D - Sur la demande de la société Nausicaa en remboursement des frais engagés en Roumanie à hauteur de 30 809,40 euros
La société Nausicaa sollicite le remboursement des frais d'avocat engagés en Roumanie dans le cadre des diverses procédures civiles et pénales en lien avec l'escroquerie, ainsi que les frais de déplacement de M. [R] pour les enquêtes roumaines, soit 30 809,40 euros.
La banque réplique que l'action au pénal contre les auteurs de l'infraction ne l'impliquait nullement et que l'appelante a diligenté cette procédure pénale de son propre fait.
Réponse de la cour :
Les frais engagés en Roumanie l'ont été pour le procès pénal et la poursuite des responsables de la " fraude au président " dont a été victime la société Nausicaa.
Le défaut de vigilance reproché à la banque n'étant donc pas en lien causal direct avec ce préjudice, la demande de la société Nausicaa à ce titre sera rejetée, et la décision entreprise confirmée sur ce point.
III - Sur les demandes accessoires
La banque, qui succombe, sera condamnée aux entiers dépens de première instance et d'appel.
La décision déférée sera confirmée de ce chef.
Par ailleurs, la banque sera déboutée de sa demande d'indemnité procédurale et condamnée à verser à la société Nausicaa une indemnité en application de l'article 700 du code de procédure civile, au titre de la première instance et de l'instance d'appel.

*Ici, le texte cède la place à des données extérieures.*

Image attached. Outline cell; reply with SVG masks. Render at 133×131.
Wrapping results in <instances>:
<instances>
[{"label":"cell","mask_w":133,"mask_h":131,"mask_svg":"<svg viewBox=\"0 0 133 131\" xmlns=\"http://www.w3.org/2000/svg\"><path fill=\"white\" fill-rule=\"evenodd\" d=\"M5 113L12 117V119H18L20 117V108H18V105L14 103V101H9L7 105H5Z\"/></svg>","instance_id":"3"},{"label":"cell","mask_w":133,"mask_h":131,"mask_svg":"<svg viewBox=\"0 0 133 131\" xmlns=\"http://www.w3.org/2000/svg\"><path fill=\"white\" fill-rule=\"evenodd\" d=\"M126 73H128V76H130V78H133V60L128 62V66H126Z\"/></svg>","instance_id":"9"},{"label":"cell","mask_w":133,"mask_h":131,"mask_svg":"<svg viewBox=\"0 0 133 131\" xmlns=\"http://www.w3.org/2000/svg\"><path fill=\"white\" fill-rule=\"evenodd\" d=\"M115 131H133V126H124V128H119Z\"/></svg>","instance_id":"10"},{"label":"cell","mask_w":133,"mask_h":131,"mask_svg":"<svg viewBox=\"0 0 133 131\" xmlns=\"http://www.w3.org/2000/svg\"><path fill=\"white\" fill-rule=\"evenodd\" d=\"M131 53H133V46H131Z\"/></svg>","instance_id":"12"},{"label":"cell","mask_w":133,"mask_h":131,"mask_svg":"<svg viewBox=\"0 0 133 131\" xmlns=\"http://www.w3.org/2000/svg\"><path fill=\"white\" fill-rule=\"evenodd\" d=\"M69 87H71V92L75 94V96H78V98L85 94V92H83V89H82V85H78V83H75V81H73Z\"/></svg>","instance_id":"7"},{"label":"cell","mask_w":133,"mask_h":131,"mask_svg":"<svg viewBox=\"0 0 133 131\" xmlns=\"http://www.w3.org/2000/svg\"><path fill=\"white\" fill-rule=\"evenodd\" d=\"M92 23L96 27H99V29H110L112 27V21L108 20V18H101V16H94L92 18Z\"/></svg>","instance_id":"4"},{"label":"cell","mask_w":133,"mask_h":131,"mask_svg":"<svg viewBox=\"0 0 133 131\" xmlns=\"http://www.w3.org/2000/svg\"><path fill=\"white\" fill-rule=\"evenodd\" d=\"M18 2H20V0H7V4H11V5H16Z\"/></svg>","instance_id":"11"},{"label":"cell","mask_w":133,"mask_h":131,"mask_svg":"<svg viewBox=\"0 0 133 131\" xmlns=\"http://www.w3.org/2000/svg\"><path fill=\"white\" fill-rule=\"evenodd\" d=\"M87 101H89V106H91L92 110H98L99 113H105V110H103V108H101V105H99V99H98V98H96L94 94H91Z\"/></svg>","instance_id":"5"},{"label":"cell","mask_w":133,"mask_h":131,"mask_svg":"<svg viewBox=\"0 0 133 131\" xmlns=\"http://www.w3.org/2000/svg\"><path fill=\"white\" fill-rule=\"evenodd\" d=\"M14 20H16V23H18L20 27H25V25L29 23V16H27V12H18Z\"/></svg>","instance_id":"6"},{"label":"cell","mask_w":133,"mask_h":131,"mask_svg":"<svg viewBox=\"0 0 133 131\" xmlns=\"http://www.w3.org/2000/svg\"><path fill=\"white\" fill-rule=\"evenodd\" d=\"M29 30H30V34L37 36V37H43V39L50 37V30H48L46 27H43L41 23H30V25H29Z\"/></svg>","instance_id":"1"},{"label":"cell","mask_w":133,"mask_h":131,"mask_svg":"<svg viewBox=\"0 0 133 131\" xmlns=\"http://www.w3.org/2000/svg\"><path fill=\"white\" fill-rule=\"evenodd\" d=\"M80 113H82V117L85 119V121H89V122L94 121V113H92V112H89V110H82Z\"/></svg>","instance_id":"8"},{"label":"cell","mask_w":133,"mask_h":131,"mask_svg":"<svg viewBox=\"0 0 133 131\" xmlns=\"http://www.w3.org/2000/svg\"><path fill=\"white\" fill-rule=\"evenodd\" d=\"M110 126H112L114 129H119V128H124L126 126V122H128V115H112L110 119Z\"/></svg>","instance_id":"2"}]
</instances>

Le jugement entrepris sera infirmé de ce chef.
PAR CES MOTIFS
La cour,
- INFIRME la décision déférée, sauf en ce qu'elle a :
* Condamné la banque CIC Nord Ouest à restituer à " la société Nausicaa " la somme de 65 385 euros avec intérêts au taux légal à compter du 18 mai 2015, avec anatocisme ;
* Débouté la " société Nausicaa " de ses demandes indemnitaires au titre des préjudices financier, d'image et frais d'avocats en Roumanie ;
* Débouté la " société Nausicaa " de sa demande de publications de la décision à intervenir ;
* Condamné la banque CIC Nord-Ouest aux entiers dépens ;
- RECTIFIE les chefs de dispositif ci-dessus confirmés pour préciser qu'au lieu de la " société Nausicaa ", il convient de lire " la [Adresse 7], exerçant sous l'enseigne Nausicaa " ;
Statuant à nouveau des chefs infirmés et y ajoutant :
- Dit n'y avoir lieu de déclarer inopposable et d'écarter des débats la pièce n°38 communiquée par la société CIC Nord-Ouest ;
- Condamne la société CIC Nord-Ouest à verser à la [Adresse 7] (la société Nausicaa) les sommes suivantes :
* 169 090 euros avec intérêts au taux légal à compter du 18 mai 2015 ;
* 95 780 euros avec intérêts au taux légal à compter du 18 mai 2015 ;
* 5 000 euros en réparation de son préjudice moral, avec les intérêts à compter du présent arrêt ;
- Dit que les intérêts échus dus au moins pour une année entière produiront eux-mêmes intérêts ;
- Condamne la société la CIC Nord-Ouest aux entiers dépens d'appel ;
- Vu l'article 700 du code de procédure civile, rejette la demande de la société CIC Nord-Ouest et la condamne à verser à la [Adresse 7] (la société Nausicaa) la somme de 15 000 euros au titre de la première instance et de l'instance d'appel.